In November 1994 Minty began a two week show at London's Freedom Cafe, watched by the young Alexander McQueen but it was too much for Westminster City Council who closed the show down after only one night.

He married his long-term female companion Nicola Bateman on May 13, 1994, only months before his death from AIDS-related illness at UC Hospital London on New Year's Eve 1994, after a five week battle that only a handful of friends were informed about. 'Tell them I've gone pig farming in Bolivia' is one reported death bed pronouncement which is illustrative of the gallows humour and dark irony that can be traced in much of his work.

Glimmers of the influences of film maker John Waters and artist Andy Warhol can be seen in his keen appreciation of bad taste, truly outlandish self presentation and a deep desire to shock and confuse. 'I want to be the Andy Warhol of London' he once said. 'Dressed-up' he was obviously 'Modern Art on legs' (as Boy George commented), but in daytime attire the badly-fitting, obvious, disturbing wigs are a nod to Warhol's self-presentation strategies that has thus far seemed invisible to both critics and friends alike.

He became known to a wider audience by appearing in a Post-Modernist/Surrealist series of television and cinema and commercials for the Pepe jeans company, MTV London and other commissions such as stage work for rock band U2. He also appeared regularly in articles, vox pops and as cover star in London's i-D magazine. Tired brands in need of fresh ideas tended to covet his dazzling originality.

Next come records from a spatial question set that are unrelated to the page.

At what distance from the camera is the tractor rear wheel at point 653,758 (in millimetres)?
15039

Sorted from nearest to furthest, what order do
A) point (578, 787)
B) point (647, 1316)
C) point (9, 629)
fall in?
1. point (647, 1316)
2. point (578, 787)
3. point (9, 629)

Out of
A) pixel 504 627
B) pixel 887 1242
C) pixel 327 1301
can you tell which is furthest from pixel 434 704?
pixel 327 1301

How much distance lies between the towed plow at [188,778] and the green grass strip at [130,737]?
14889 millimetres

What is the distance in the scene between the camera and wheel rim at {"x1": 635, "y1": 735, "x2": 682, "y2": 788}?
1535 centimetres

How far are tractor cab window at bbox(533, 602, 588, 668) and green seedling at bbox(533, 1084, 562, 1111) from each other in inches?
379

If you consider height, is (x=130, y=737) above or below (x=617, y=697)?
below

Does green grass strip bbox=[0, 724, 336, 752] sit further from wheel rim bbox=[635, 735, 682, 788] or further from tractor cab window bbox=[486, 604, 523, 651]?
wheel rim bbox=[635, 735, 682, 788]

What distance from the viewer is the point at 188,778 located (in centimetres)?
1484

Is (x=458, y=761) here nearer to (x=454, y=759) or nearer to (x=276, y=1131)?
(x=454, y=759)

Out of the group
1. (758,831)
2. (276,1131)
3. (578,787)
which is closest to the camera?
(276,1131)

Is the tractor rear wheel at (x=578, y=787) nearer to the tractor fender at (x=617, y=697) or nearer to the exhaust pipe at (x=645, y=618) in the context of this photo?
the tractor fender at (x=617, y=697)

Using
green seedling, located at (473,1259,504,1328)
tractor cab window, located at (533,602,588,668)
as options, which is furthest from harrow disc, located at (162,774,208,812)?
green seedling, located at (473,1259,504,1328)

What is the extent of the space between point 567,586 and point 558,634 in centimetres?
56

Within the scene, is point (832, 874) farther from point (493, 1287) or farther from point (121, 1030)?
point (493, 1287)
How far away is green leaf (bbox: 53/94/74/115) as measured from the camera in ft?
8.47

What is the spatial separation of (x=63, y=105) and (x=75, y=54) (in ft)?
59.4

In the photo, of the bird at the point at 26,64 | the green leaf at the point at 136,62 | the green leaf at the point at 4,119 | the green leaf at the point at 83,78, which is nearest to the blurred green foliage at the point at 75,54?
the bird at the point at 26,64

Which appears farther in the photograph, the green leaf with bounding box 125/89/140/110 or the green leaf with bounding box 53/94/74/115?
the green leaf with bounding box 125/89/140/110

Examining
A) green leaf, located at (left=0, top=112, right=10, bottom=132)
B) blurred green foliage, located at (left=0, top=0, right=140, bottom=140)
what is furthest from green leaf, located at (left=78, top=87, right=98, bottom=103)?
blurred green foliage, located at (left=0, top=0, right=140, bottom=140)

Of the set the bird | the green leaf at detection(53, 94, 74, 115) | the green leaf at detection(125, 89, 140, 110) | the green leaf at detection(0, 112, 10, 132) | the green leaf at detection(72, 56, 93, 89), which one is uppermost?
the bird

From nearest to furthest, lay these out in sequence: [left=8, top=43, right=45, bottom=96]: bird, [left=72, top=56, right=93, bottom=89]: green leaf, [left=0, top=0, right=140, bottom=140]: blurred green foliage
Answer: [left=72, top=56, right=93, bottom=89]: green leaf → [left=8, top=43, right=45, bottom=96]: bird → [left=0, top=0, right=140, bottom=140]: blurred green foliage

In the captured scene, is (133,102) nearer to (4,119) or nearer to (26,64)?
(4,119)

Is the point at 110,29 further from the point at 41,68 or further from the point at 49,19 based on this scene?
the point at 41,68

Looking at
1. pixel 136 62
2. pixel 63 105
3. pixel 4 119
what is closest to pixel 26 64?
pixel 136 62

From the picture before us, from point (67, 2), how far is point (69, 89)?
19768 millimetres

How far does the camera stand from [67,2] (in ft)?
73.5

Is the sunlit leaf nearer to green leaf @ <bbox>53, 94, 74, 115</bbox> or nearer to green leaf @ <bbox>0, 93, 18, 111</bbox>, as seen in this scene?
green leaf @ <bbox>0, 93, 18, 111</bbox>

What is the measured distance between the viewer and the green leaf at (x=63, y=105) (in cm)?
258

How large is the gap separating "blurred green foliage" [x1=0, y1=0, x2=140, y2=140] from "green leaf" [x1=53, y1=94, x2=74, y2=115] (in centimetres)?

Bowery was painted in a series of nude portraits by Lucian Freud [above and left], and travelled internationally to the opening events of his exhibitions. This modelling work provided him with an income of sorts for a period and he certainly relished Freud's connections to the British establishment, though it seems strange now that such an explosively original and inventive artist like Bowery would subordinate himself to the likes of Freud.

Bowery received posthumous exposure in the form of the West End and Broadway musical, Taboo starring Boy George, which transferred to Broadway after running for 16 months in London - Bowery was played by Boy George [pictured as Bowery] and subsequently Matt Lucas. Bowery's career is described more straightforwardly in a 2002 documentary The Legend of Leigh Bowery, directed by Charles Atlas.